**THE INPUT**
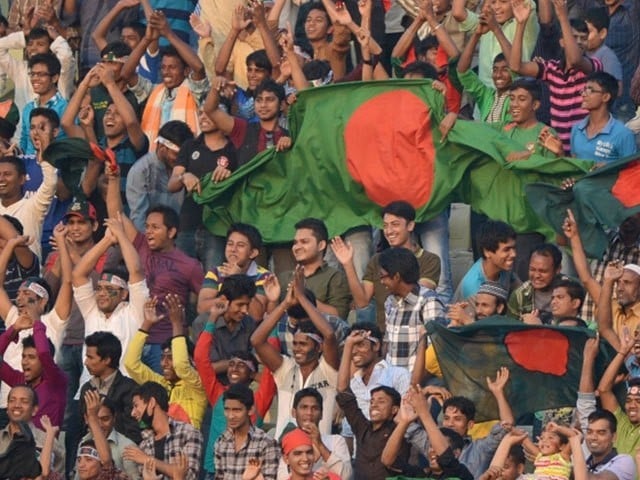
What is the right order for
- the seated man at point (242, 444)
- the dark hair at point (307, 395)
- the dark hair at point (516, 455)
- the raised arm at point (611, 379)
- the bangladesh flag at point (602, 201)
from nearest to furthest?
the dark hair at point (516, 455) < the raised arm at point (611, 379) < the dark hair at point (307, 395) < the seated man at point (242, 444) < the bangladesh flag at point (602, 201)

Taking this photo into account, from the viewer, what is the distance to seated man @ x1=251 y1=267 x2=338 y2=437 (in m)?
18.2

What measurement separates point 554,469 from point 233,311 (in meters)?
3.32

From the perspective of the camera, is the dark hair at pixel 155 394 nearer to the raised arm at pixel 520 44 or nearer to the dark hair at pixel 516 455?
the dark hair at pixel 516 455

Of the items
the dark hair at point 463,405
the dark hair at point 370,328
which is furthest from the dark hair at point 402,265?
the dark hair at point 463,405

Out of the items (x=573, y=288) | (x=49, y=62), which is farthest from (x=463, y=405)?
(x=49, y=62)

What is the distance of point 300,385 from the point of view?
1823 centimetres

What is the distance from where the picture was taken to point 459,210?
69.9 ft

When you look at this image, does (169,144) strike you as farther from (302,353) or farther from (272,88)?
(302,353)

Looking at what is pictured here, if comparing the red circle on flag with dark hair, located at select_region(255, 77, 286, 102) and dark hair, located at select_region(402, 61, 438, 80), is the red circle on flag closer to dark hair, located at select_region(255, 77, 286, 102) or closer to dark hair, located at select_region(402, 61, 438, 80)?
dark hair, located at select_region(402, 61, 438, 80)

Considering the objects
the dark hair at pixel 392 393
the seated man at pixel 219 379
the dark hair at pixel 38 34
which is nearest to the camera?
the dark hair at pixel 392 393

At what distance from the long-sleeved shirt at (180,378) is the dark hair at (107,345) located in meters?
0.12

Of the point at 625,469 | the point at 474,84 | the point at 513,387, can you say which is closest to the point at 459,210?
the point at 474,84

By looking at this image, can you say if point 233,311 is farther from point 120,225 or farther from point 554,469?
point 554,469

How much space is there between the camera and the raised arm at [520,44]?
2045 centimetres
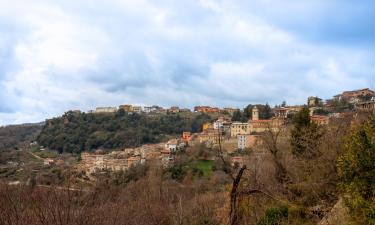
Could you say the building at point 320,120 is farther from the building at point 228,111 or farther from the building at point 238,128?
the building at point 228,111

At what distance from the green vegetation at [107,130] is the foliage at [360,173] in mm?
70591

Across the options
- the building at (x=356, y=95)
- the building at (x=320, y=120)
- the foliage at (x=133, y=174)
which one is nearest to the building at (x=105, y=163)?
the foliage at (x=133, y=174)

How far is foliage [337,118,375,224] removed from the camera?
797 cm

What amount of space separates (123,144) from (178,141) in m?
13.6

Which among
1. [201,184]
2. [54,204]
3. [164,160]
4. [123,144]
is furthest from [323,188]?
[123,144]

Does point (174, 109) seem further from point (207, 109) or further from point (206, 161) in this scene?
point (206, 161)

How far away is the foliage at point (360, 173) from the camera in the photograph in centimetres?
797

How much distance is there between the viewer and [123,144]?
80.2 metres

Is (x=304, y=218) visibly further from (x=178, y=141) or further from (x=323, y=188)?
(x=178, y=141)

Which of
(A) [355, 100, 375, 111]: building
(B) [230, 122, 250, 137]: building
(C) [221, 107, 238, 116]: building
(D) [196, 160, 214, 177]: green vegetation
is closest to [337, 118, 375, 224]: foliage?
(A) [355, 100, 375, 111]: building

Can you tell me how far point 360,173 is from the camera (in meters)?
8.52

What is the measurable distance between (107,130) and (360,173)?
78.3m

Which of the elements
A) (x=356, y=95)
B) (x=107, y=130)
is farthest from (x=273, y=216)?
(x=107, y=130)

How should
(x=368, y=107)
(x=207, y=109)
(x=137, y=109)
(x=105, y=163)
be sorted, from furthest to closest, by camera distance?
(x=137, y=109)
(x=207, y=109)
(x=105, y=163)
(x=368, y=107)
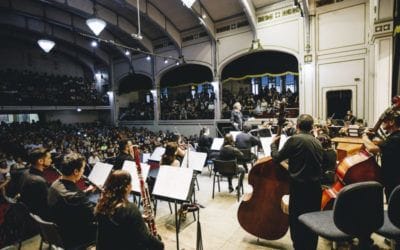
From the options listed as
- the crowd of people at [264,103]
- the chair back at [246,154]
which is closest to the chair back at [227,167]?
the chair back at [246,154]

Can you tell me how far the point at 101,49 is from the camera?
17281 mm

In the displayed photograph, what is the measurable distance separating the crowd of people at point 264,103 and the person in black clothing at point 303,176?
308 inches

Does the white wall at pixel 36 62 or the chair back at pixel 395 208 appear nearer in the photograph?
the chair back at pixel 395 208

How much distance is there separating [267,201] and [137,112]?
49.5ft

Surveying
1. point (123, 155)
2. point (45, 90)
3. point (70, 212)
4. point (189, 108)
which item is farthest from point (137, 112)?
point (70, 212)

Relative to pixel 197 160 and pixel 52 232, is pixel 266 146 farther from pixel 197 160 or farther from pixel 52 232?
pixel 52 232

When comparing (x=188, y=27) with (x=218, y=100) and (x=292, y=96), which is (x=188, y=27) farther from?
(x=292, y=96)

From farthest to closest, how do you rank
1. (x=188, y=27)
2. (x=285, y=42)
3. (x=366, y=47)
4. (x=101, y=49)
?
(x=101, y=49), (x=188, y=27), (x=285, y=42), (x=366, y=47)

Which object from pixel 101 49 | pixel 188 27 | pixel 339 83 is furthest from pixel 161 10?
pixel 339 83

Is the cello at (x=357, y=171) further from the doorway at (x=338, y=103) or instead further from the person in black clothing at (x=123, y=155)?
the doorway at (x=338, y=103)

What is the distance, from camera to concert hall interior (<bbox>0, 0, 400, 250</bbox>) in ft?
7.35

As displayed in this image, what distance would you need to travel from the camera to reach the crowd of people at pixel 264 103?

**AIM OF THE TASK**
Copy every row above word for word, leaving out the pictures.

**TASK SOLUTION**
What is the right order for
- the seated man at point (242, 444)
- the dark hair at point (307, 395)
- the dark hair at point (516, 455)
- the raised arm at point (611, 379)
- the bangladesh flag at point (602, 201)
from nearest to furthest?
the dark hair at point (516, 455) < the raised arm at point (611, 379) < the dark hair at point (307, 395) < the seated man at point (242, 444) < the bangladesh flag at point (602, 201)

Taking this photo into account, from the viewer, what is the distance to seated man @ x1=251 y1=267 x2=338 y2=437 (in m)?
18.2

What measurement separates point 554,469 from point 233,311 (in meters)?
3.32

From the perspective of the camera, is the dark hair at pixel 155 394 nearer to the raised arm at pixel 520 44 or nearer to the dark hair at pixel 516 455?
the dark hair at pixel 516 455

Of the items
the dark hair at point 463,405
the dark hair at point 370,328
which is furthest from the dark hair at point 402,265?
the dark hair at point 463,405

Out of the items (x=573, y=288) | (x=49, y=62), which is farthest from (x=463, y=405)?
(x=49, y=62)

What is the distance of point 300,385 from the point of view?
1823 centimetres

What is the distance from where the picture was taken to point 459,210?
69.9 ft

When you look at this image, does (169,144) strike you as farther from (302,353) or farther from (272,88)?
(302,353)

Looking at what is pictured here, if comparing the red circle on flag with dark hair, located at select_region(255, 77, 286, 102) and dark hair, located at select_region(402, 61, 438, 80), is the red circle on flag closer to dark hair, located at select_region(255, 77, 286, 102) or closer to dark hair, located at select_region(402, 61, 438, 80)?
dark hair, located at select_region(402, 61, 438, 80)

Considering the objects
the dark hair at pixel 392 393
the seated man at pixel 219 379
the dark hair at pixel 38 34
which is nearest to the camera?
the dark hair at pixel 392 393

At what distance from the long-sleeved shirt at (180,378) is the dark hair at (107,345) located in meters?
0.12

Of the point at 625,469 | the point at 474,84 | the point at 513,387, can you say which is closest to the point at 459,210?
the point at 474,84

By looking at this image, can you say if point 233,311 is farther from point 120,225 or farther from point 554,469?
point 554,469

How much space is there between the camera and the raised arm at [520,44]?
2045 centimetres
Could you say the building at point 320,120 is farther from the building at point 228,111 or farther from the building at point 238,128?
the building at point 228,111

At what distance from the green vegetation at [107,130] is the foliage at [360,173] in mm?
70591

Across the options
- the building at (x=356, y=95)
- the building at (x=320, y=120)
- the foliage at (x=133, y=174)
which one is nearest to the building at (x=105, y=163)?
the foliage at (x=133, y=174)

How far is foliage [337,118,375,224] removed from the camera?
797 cm

What amount of space separates (123,144) from (178,141) in m?
13.6

Which among
1. [201,184]
2. [54,204]
3. [164,160]
4. [123,144]
is furthest from [323,188]?
[123,144]

Does point (174, 109) seem further from point (207, 109) or further from point (206, 161) in this scene?
point (206, 161)

How far away is the foliage at point (360, 173) from the camera in the photograph in centimetres?
797

How much distance is there between the viewer and [123,144]?
80.2 metres

Is (x=304, y=218) visibly further from (x=178, y=141) or further from (x=323, y=188)?
(x=178, y=141)

Which of
(A) [355, 100, 375, 111]: building
(B) [230, 122, 250, 137]: building
(C) [221, 107, 238, 116]: building
(D) [196, 160, 214, 177]: green vegetation
is closest to [337, 118, 375, 224]: foliage?
(A) [355, 100, 375, 111]: building

Can you tell me how far point 360,173 is from the camera (in meters)?
8.52

What is the measurable distance between (107,130) and (360,173)?
78.3m

Which of the elements
A) (x=356, y=95)
B) (x=107, y=130)
is farthest from (x=273, y=216)?
(x=107, y=130)

How should
(x=368, y=107)
(x=207, y=109)
(x=137, y=109)
(x=105, y=163)
be sorted, from furthest to closest, by camera distance?
(x=137, y=109)
(x=207, y=109)
(x=105, y=163)
(x=368, y=107)
From the options listed as
- the crowd of people at [264,103]
- the chair back at [246,154]
which is closest to the chair back at [227,167]?
the chair back at [246,154]

Can you tell me how far the point at 101,49 is from the camera?
17281 mm

In the displayed photograph, what is the measurable distance separating the crowd of people at point 264,103 and the person in black clothing at point 303,176?
308 inches

Does the white wall at pixel 36 62 or the chair back at pixel 395 208 appear nearer in the photograph?
the chair back at pixel 395 208

How much distance is there separating [267,201] and [137,112]?
49.5ft

Surveying
1. point (123, 155)
2. point (45, 90)
3. point (70, 212)
4. point (189, 108)
which item is farthest from point (137, 112)?
point (70, 212)

Relative to pixel 197 160 and pixel 52 232, is pixel 266 146 farther from pixel 197 160 or farther from pixel 52 232?
pixel 52 232

When comparing (x=188, y=27) with (x=218, y=100) and (x=292, y=96), which is (x=188, y=27) farther from?
(x=292, y=96)

From farthest to closest, how do you rank
1. (x=188, y=27)
2. (x=285, y=42)
3. (x=366, y=47)
4. (x=101, y=49)
?
(x=101, y=49), (x=188, y=27), (x=285, y=42), (x=366, y=47)

Which object from pixel 101 49 | pixel 188 27 | pixel 339 83 is furthest from pixel 161 10?
pixel 339 83

Is the cello at (x=357, y=171) further from the doorway at (x=338, y=103) or instead further from the person in black clothing at (x=123, y=155)?
the doorway at (x=338, y=103)

What is the distance, from camera to concert hall interior (<bbox>0, 0, 400, 250</bbox>) in ft?
7.35

As displayed in this image, what distance would you need to travel from the camera to reach the crowd of people at pixel 264 103?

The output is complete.